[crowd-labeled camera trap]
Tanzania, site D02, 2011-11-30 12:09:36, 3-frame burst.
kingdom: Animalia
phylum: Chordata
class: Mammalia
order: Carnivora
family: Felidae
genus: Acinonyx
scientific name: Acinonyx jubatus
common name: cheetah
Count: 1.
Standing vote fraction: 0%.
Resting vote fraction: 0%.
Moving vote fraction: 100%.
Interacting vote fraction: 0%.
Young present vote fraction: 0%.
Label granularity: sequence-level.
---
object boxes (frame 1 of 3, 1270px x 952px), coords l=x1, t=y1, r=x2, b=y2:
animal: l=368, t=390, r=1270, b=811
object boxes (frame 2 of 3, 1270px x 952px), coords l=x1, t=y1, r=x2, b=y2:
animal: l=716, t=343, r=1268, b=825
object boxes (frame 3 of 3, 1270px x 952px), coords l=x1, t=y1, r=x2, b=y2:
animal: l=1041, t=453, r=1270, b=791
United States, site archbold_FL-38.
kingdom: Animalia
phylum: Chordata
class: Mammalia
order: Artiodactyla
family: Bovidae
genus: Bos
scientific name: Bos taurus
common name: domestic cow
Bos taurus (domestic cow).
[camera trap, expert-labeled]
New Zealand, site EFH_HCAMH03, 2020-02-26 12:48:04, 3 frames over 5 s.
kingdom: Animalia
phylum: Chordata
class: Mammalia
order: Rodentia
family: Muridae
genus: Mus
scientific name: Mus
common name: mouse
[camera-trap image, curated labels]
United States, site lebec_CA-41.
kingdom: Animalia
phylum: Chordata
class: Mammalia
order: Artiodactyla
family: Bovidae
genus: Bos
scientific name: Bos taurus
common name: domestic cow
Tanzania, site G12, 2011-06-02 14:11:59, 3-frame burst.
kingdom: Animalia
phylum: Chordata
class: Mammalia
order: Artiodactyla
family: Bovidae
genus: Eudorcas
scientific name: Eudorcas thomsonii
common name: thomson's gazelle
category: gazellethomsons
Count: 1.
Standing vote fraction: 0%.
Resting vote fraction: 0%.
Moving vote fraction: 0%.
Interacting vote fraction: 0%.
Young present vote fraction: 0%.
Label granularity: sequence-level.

◆ Required action ◆
Look through the entries above and say how many lines hold the word "scientific", giving the number alone.

◆ Solution ◆
5